So I started noticing this a couple months ago - or, more specifically, noticing that it was becoming much more prevalent. We've been using Meraki equipment for ~2 years now, slowly replacing EOL Cisco routers with Meraki MX's wherever feasible. Since the start, I would occasionally see "GUID/UUID" type names for clients.
I'm not certain exactly when the GUID/UUID type names became the norm vs. the DHCP names, but it is "recent". I started poking around at this specific issue a couple days ago and like others in this thread, opened a case with Meraki support and got the same response outlining the priority list for client names.

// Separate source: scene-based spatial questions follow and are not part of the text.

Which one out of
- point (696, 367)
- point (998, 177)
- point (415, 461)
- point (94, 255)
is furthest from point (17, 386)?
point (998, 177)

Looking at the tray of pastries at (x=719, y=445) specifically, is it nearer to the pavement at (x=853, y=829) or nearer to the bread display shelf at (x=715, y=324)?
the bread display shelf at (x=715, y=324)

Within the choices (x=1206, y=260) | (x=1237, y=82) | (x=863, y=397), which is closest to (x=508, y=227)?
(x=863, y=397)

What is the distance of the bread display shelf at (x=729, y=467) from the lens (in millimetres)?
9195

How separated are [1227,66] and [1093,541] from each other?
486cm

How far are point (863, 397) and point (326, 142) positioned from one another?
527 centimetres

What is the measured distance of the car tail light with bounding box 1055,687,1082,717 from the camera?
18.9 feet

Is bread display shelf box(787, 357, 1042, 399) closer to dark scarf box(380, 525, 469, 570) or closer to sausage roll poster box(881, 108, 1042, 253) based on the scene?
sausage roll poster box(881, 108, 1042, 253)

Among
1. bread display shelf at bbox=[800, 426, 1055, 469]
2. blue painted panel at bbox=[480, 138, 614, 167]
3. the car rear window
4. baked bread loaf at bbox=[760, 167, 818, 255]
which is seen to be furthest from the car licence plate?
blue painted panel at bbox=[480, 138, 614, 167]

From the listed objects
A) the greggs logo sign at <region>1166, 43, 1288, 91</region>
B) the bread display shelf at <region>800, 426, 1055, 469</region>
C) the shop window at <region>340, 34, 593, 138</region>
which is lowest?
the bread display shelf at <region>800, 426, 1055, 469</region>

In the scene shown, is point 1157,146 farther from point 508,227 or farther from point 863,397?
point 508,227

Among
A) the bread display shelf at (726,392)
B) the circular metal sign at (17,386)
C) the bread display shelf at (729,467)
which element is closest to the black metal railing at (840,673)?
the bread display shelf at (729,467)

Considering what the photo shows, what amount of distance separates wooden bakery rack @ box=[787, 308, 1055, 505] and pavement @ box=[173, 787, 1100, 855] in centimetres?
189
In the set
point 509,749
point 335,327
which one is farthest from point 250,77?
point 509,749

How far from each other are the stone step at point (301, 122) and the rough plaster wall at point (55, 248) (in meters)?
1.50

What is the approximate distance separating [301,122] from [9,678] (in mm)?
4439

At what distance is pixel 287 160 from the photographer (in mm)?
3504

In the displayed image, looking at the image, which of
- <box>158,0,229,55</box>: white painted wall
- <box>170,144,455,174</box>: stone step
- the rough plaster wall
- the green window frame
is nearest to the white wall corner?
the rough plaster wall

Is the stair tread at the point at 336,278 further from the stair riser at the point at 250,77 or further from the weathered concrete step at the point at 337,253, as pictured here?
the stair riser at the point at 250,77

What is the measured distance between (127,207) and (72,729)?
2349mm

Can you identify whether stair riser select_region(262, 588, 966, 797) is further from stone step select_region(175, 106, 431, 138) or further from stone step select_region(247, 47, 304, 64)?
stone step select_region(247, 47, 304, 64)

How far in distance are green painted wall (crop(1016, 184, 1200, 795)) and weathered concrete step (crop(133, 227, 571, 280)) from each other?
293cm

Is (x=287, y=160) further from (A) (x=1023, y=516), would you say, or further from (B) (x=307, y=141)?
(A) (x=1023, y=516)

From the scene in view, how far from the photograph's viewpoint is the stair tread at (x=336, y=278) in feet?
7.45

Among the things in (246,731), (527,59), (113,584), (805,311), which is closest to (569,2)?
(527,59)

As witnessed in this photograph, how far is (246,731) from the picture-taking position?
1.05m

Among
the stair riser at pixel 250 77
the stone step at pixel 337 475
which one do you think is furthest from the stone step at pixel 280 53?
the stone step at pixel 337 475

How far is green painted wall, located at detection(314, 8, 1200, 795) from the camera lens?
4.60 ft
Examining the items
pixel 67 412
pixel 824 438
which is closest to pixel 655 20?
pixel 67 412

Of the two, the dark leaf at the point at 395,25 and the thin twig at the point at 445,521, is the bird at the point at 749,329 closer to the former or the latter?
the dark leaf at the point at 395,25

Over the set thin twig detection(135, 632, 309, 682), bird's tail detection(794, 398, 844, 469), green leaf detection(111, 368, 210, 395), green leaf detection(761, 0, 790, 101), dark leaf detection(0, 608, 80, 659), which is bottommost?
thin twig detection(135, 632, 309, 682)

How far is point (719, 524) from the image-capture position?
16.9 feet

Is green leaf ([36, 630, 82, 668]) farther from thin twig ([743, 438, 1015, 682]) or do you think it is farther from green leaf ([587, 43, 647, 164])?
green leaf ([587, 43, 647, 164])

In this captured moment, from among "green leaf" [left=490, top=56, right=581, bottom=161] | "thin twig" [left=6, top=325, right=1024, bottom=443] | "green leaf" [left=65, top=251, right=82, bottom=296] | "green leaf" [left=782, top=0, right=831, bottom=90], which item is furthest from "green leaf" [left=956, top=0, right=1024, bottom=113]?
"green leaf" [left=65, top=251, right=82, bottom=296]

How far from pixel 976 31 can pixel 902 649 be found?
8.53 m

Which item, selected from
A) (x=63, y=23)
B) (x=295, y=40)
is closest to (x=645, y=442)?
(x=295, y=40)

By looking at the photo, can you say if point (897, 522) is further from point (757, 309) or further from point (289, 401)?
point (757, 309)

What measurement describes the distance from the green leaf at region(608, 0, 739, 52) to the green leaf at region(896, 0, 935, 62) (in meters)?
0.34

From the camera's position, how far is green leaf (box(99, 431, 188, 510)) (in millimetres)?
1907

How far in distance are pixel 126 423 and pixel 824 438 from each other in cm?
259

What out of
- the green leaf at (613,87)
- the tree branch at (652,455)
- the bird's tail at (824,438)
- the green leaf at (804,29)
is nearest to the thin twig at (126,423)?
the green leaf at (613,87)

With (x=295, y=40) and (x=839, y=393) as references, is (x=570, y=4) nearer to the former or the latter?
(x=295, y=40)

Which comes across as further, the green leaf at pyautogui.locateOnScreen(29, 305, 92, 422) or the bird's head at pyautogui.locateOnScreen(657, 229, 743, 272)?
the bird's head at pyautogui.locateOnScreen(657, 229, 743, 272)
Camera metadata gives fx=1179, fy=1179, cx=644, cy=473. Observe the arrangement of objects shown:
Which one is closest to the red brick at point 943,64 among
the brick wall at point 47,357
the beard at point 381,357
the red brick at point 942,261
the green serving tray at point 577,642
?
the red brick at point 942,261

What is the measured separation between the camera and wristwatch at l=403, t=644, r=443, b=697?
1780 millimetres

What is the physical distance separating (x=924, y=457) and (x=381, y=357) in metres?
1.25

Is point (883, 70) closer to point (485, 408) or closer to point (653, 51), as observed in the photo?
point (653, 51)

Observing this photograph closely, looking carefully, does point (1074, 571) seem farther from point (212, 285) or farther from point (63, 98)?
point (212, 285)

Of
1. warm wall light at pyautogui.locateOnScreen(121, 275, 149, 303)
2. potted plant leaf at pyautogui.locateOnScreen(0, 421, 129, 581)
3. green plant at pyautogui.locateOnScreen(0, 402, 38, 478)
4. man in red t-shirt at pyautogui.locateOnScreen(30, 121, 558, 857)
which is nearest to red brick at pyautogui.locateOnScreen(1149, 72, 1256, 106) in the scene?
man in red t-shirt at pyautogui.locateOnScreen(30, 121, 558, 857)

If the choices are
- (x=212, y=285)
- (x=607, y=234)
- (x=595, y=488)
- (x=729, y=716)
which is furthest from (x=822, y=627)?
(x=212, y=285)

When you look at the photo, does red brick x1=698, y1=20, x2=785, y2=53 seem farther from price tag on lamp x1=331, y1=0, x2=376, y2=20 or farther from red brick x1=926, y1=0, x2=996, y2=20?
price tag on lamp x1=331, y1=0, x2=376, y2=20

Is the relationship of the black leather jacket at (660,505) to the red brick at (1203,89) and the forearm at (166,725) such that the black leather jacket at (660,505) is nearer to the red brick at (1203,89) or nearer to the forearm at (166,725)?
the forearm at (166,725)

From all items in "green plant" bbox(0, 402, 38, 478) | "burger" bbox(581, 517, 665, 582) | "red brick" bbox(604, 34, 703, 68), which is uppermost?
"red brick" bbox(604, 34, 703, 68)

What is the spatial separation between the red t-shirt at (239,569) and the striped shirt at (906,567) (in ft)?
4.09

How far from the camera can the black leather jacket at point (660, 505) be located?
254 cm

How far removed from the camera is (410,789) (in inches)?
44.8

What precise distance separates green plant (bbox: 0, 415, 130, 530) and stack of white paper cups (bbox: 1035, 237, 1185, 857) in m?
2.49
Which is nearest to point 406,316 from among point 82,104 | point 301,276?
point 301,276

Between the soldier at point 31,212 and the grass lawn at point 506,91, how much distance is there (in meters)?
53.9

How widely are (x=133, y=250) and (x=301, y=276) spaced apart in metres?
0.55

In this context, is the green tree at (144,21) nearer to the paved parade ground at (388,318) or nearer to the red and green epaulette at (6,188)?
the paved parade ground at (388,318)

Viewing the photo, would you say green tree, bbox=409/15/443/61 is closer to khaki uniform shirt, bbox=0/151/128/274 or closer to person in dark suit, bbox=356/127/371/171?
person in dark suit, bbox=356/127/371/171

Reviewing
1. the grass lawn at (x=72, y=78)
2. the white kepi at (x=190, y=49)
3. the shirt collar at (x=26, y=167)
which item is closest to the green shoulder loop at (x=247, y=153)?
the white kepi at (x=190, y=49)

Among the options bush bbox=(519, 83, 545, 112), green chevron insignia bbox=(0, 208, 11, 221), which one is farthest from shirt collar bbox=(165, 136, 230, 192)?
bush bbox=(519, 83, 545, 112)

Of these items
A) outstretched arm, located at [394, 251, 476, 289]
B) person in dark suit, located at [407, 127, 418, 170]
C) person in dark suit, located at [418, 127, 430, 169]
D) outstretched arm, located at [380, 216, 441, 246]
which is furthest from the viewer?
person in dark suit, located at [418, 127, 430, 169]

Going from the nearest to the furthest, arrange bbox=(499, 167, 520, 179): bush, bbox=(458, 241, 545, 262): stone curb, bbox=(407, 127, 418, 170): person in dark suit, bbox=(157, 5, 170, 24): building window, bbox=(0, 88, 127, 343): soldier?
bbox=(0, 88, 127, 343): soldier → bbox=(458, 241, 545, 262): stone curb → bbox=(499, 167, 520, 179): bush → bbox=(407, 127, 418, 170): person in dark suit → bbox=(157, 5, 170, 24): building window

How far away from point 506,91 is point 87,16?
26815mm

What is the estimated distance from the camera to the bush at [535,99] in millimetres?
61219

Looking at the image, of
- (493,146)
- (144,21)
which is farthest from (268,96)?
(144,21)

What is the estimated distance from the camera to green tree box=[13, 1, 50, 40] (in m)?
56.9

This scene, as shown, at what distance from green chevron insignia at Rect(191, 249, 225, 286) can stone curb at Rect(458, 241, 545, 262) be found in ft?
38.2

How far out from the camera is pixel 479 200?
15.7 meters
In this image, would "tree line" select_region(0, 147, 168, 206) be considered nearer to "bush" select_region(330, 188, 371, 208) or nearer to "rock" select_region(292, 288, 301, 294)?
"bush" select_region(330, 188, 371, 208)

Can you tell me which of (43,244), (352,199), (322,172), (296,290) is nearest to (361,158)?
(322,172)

EDIT: The prevalence of this issue coincided with a 2-3 month push to swap to MSEdge vs. Internet Explorer. The handful of GUID/UUID type names prior to this push most likely came from those folks using Chrome as their daily driver.
I then ran a couple packet captures on some LAN interfaces to capture the mDNS traffic, lo-and-behold, I saw workstations responding to mDNS queries with GUID-like names. Did some more poking around and found some info from ~2019 describing how WebRTC was being changed to use/respond to mDNS queries.
mDNS - WebRTC Glossary
PSA: mDNS and .local ICE candidates are coming • BlogGeek.me
I'm no guru on web-dev-speak, but as I understand it...Chrome & Edge will spin up a UDP 5353 (mDNS, Bonjour) listener and respond with a randomly generated ID if it hears a query. You can see evidence of this yourself by viewing listening ports (resource monitor -> Listening Ports) on any Windows 10 workstation running Chrome or Edge.
So...it's not technically a Meraki problem. It's a Chrome/Edge/WebRTC problem (not sure if it affects firefox).
I think the long-term fix is going to be for Meraki to allow us to pick the order/preference for client name resolution. Not sure how realistic that expectation is, but I've submitted some feedback requesting as much.